→ INFORMAZIONI FORNITE:

▼▼▼

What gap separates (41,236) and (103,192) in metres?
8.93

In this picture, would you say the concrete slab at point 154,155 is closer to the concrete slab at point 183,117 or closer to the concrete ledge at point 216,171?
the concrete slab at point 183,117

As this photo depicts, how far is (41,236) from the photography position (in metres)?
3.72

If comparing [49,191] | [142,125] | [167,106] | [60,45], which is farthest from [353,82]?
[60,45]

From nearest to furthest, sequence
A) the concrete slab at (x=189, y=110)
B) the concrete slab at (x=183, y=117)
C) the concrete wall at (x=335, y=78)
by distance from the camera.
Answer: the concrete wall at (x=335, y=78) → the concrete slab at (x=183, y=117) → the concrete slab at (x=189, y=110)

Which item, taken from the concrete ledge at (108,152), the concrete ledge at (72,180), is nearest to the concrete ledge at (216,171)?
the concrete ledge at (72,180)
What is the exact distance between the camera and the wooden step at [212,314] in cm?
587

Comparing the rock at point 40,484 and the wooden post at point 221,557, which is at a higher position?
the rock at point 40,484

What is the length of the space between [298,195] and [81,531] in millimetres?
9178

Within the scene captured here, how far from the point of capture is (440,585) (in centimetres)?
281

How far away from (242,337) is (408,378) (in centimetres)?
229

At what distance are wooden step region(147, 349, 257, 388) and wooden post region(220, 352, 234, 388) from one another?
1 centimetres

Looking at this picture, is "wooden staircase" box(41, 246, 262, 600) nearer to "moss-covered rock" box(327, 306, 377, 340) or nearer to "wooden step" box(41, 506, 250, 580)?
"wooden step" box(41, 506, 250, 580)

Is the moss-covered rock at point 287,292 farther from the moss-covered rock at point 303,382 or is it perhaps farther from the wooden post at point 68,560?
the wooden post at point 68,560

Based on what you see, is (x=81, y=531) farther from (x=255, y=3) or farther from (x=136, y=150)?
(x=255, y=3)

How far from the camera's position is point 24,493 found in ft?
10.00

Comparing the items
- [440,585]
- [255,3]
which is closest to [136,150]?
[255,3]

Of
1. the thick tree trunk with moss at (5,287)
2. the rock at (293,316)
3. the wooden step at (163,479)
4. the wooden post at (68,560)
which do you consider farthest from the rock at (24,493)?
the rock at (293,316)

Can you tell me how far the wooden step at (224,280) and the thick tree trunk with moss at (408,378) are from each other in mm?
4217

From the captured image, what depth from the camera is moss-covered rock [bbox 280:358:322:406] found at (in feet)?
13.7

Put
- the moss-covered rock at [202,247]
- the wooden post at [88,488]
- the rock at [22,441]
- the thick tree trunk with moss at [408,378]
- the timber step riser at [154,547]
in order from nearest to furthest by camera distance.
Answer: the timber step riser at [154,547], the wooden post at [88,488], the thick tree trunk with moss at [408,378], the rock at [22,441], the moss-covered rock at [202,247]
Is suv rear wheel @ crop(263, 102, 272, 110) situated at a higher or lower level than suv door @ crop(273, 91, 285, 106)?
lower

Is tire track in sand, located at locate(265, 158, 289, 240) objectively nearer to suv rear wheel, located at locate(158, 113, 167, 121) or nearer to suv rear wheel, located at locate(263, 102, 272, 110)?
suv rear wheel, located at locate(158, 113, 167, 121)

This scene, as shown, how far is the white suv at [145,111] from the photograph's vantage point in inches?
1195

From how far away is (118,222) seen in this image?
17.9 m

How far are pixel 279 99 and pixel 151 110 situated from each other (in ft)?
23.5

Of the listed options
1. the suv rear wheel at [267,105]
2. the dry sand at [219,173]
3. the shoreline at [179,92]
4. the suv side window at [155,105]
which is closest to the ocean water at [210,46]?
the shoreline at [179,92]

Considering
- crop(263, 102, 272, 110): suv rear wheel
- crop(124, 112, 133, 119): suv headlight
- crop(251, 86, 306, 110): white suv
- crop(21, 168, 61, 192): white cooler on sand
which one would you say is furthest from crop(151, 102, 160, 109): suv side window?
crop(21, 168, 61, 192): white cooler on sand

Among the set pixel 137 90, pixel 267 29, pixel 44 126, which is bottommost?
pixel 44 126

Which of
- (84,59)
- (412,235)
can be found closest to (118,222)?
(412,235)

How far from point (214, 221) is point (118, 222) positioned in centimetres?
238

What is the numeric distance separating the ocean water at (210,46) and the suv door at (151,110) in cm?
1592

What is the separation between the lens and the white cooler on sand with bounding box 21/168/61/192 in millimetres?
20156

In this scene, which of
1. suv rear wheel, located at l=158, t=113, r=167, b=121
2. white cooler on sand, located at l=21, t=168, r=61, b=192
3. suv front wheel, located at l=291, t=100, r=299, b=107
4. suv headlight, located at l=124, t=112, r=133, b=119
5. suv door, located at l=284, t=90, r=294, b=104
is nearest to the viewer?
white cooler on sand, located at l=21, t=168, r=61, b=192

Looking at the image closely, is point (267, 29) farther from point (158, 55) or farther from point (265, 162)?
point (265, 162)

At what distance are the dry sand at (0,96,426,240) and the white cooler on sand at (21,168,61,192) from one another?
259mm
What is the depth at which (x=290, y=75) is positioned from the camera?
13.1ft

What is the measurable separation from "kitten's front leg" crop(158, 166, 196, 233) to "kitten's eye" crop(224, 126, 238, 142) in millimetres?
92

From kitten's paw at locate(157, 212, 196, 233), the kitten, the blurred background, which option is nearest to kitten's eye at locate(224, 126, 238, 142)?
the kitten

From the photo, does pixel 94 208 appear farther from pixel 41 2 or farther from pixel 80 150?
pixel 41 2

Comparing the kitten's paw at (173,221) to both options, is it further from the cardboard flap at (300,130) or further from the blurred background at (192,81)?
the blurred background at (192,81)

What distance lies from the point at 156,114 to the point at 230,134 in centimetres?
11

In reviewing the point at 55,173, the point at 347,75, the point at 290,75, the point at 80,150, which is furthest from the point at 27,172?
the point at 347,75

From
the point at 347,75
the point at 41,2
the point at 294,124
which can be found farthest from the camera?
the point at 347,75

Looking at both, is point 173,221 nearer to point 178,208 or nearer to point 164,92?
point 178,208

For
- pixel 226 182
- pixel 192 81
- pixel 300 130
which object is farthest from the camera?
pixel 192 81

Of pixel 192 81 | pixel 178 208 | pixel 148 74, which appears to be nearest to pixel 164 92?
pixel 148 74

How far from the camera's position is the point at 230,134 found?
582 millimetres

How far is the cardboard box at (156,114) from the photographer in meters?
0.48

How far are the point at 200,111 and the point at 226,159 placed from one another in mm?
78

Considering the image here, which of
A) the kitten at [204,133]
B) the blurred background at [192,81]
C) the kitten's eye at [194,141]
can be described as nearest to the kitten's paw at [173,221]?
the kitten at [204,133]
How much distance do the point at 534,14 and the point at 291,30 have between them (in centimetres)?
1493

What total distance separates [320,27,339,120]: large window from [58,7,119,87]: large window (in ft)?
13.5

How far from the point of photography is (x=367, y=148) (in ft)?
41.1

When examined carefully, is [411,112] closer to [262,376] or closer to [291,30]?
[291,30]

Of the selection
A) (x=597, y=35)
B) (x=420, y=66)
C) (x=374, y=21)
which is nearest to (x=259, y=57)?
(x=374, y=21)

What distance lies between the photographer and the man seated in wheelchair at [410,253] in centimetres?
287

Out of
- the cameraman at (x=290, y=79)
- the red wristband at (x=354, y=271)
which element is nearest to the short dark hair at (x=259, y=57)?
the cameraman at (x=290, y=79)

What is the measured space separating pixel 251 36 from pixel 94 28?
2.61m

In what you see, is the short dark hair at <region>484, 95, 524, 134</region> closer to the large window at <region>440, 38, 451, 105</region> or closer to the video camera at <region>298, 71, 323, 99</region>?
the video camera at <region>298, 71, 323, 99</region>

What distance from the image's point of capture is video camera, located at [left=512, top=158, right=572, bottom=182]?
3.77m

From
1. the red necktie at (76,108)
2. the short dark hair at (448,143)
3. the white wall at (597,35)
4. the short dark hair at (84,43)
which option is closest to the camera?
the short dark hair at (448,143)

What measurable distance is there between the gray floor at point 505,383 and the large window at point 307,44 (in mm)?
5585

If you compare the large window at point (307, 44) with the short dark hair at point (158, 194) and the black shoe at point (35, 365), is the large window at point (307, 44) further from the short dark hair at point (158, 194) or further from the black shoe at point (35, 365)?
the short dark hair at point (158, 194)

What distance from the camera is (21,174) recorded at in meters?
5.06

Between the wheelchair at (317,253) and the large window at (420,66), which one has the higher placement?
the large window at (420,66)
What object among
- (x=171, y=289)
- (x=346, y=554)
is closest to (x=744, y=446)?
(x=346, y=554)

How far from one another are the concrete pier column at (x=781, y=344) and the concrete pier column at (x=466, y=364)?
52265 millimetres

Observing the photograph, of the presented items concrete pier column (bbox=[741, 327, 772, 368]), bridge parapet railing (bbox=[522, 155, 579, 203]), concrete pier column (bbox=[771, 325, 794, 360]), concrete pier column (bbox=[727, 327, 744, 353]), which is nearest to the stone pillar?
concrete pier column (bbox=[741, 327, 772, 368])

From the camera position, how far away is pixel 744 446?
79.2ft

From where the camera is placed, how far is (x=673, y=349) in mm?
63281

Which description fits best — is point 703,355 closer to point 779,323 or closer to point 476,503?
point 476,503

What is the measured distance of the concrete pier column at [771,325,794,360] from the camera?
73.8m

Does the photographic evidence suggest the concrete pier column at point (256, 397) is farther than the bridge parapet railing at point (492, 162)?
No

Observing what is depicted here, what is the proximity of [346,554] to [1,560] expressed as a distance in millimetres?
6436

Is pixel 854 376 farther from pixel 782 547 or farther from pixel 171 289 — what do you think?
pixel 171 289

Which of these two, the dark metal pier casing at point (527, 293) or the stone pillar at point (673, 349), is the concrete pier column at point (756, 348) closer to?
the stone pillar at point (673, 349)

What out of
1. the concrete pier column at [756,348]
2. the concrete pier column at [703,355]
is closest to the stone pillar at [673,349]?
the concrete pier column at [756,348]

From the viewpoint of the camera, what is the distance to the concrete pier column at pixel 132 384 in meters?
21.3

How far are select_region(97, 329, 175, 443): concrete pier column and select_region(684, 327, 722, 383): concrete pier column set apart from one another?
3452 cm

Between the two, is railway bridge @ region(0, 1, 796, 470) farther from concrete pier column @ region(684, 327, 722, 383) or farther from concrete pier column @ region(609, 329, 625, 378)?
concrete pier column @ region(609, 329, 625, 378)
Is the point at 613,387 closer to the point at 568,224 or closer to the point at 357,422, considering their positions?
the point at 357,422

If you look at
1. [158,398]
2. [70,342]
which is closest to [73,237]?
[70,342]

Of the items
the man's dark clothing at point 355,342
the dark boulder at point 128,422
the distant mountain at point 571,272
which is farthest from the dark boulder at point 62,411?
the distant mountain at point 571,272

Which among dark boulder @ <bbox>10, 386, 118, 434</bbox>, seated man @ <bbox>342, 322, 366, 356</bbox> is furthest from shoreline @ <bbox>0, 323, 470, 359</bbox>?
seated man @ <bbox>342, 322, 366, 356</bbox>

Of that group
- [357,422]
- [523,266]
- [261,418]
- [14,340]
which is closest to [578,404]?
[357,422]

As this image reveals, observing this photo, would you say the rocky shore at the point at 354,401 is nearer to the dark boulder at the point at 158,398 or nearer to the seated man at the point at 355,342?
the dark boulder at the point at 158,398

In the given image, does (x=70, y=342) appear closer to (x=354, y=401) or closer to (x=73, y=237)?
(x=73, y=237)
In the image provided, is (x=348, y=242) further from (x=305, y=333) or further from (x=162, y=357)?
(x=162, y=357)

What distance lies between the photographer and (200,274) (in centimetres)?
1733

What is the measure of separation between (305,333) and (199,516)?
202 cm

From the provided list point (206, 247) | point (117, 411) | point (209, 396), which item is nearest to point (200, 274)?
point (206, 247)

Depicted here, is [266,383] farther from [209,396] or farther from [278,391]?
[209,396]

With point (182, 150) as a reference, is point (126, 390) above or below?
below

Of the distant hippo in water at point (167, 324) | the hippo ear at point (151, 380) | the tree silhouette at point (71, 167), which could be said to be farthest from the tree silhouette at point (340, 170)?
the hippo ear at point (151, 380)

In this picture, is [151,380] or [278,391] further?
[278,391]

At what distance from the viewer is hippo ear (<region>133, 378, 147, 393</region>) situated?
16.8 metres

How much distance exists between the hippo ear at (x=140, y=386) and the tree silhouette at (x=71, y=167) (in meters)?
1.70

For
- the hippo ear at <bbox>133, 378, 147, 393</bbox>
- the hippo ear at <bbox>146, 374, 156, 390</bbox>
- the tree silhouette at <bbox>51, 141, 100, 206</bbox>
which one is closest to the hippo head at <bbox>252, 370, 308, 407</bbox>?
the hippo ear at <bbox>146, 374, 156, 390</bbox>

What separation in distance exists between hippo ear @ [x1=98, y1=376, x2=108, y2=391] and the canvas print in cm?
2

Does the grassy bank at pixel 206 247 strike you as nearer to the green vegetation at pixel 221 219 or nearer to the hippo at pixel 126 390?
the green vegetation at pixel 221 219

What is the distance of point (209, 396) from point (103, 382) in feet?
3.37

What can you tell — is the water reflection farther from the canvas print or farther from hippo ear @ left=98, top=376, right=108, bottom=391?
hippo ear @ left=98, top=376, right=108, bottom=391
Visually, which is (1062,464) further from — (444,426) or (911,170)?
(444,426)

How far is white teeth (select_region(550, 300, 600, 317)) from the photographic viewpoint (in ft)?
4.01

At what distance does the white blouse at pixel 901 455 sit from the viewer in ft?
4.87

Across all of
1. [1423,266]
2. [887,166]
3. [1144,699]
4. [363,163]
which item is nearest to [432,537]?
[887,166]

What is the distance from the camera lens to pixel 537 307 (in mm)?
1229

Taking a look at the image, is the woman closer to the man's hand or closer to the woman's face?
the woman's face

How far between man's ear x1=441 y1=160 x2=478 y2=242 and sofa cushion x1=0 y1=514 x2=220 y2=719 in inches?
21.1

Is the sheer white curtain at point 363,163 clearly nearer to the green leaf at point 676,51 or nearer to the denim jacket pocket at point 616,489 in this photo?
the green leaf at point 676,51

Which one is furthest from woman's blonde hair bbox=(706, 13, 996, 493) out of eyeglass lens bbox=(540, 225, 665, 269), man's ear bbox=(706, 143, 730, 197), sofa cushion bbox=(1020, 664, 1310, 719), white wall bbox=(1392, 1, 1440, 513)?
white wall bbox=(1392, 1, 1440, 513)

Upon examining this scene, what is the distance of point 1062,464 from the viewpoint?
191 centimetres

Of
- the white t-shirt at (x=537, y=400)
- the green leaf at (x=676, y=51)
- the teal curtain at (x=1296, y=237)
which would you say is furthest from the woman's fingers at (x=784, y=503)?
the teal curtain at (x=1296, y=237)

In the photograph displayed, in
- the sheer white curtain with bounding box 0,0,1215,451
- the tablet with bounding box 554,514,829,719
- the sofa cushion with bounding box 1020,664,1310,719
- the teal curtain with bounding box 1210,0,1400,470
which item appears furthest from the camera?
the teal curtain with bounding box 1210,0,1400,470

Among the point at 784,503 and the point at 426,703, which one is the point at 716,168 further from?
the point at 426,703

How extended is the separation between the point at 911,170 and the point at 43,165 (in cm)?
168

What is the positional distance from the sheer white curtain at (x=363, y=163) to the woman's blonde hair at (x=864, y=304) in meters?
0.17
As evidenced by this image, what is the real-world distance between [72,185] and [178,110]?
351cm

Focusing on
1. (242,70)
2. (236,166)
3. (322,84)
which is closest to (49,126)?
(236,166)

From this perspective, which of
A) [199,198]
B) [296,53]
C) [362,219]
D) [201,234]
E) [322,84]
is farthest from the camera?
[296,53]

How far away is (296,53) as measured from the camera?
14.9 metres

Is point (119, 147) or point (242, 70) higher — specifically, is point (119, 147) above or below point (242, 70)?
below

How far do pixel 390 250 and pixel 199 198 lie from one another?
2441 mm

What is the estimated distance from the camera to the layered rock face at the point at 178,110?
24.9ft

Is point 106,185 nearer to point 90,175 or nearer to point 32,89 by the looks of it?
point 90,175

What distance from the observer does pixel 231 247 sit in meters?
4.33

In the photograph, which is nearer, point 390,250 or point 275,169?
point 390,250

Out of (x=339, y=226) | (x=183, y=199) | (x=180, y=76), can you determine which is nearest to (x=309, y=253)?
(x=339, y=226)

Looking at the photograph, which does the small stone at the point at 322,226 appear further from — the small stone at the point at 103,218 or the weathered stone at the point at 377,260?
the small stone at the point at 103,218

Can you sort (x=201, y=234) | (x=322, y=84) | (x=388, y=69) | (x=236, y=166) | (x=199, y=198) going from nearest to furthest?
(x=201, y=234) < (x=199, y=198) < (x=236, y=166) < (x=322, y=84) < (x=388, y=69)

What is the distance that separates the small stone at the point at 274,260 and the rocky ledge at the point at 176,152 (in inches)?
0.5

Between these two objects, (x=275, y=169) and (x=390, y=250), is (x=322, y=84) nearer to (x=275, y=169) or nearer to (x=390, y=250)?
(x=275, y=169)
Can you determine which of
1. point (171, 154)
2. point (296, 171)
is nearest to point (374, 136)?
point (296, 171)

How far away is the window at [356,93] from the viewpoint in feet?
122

▲▲▲

→ COMPITO DA SVOLGERE:
Per favore, raccogli dal materiale ogni riga in cui compare la parola "front".

→ SOLUZIONE DEL PROBLEMA:
3. suv front wheel, located at l=291, t=100, r=299, b=107
What is the measurable separation from "kitten's front leg" crop(158, 166, 196, 233) to "kitten's eye" crop(224, 126, 238, 142) in millimetres?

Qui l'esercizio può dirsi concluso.